= Problem to work on =
Return, character for character, the stretch of the material from the line containing "What is the distance" through the end of the material, and nothing beyond it.
______
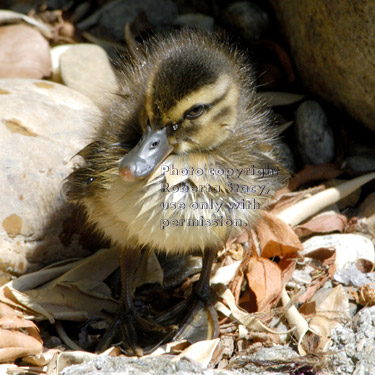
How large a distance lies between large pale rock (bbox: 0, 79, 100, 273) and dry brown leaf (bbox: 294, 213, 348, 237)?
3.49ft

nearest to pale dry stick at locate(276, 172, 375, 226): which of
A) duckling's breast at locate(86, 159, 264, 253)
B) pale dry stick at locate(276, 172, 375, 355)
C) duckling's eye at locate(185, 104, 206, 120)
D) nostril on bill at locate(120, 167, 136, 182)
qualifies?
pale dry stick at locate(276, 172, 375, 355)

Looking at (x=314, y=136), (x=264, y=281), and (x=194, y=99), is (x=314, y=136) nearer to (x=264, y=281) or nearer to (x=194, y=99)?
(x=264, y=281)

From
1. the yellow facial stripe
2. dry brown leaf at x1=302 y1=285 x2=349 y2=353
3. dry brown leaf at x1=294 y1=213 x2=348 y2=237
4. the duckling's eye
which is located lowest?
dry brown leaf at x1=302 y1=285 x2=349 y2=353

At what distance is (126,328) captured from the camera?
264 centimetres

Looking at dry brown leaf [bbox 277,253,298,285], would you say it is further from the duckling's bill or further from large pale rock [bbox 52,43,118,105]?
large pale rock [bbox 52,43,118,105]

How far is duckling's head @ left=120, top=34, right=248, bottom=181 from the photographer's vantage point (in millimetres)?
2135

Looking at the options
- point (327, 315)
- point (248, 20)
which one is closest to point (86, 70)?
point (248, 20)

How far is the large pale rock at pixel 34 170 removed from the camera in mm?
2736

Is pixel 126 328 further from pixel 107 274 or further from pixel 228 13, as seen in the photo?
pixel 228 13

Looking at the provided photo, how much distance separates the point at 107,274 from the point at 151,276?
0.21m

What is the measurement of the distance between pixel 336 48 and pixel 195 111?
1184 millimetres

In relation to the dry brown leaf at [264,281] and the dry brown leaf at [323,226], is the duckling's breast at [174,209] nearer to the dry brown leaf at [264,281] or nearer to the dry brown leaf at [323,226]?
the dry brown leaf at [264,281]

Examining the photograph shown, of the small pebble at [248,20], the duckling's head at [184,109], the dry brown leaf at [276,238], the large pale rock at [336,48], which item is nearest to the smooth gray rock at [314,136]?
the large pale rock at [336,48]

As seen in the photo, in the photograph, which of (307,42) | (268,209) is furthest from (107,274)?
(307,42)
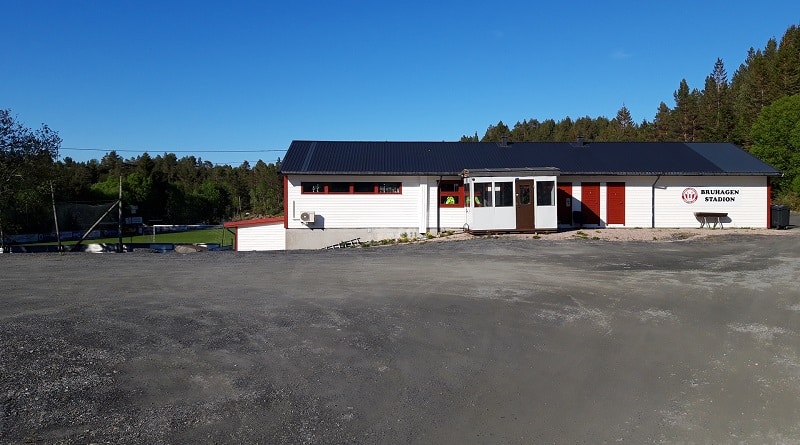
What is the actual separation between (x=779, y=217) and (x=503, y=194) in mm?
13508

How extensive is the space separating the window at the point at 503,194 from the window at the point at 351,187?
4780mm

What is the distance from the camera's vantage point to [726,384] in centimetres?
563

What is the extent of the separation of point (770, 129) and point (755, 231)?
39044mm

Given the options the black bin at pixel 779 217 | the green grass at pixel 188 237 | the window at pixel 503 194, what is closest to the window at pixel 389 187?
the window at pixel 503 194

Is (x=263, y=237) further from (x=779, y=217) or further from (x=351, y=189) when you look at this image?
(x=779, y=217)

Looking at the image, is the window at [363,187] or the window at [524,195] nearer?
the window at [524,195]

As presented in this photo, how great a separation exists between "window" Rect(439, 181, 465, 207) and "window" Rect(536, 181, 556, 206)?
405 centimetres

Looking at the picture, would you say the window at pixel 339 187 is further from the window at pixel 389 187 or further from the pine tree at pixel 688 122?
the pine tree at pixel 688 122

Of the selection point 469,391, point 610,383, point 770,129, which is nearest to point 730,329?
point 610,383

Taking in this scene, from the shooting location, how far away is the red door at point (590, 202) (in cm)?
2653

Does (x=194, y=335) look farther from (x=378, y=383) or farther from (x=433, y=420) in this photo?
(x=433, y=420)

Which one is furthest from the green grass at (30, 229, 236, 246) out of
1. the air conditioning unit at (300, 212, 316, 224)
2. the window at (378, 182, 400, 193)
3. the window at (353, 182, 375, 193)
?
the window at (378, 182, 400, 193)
______
= Reply to the task =
What is the distance from the camera's vantage point to [726,384] in centimetres?
563

What is the extent of the separation of point (770, 129) and point (755, 231)?
39044mm

Given the options the black bin at pixel 779 217 | the green grass at pixel 188 237 | the window at pixel 503 194, what is closest to the window at pixel 389 187?
the window at pixel 503 194

Is (x=263, y=237) further from (x=779, y=217) or further from (x=351, y=189) when you look at this image?
(x=779, y=217)

Looking at the image, is the window at [363,187] or the window at [524,195] nearer?
the window at [524,195]

As presented in this photo, how great a separation exists between "window" Rect(439, 181, 465, 207) and "window" Rect(536, 181, 556, 206)?
405 centimetres

Looking at the picture, would you say the window at pixel 339 187 is further from the window at pixel 389 187 or further from the pine tree at pixel 688 122?
the pine tree at pixel 688 122

Of the selection point 469,391, point 610,383, point 770,129, which is nearest to point 730,329?
point 610,383

Taking in this scene, from the shooting location, how far away is the red door at point (590, 202) (in cm)?
2653

Does (x=194, y=335) look farther from (x=378, y=383) or farther from (x=433, y=420) in this photo?
(x=433, y=420)

Which one is furthest from the green grass at (30, 229, 236, 246) out of
1. the air conditioning unit at (300, 212, 316, 224)
2. the window at (378, 182, 400, 193)
3. the window at (353, 182, 375, 193)
?
the window at (378, 182, 400, 193)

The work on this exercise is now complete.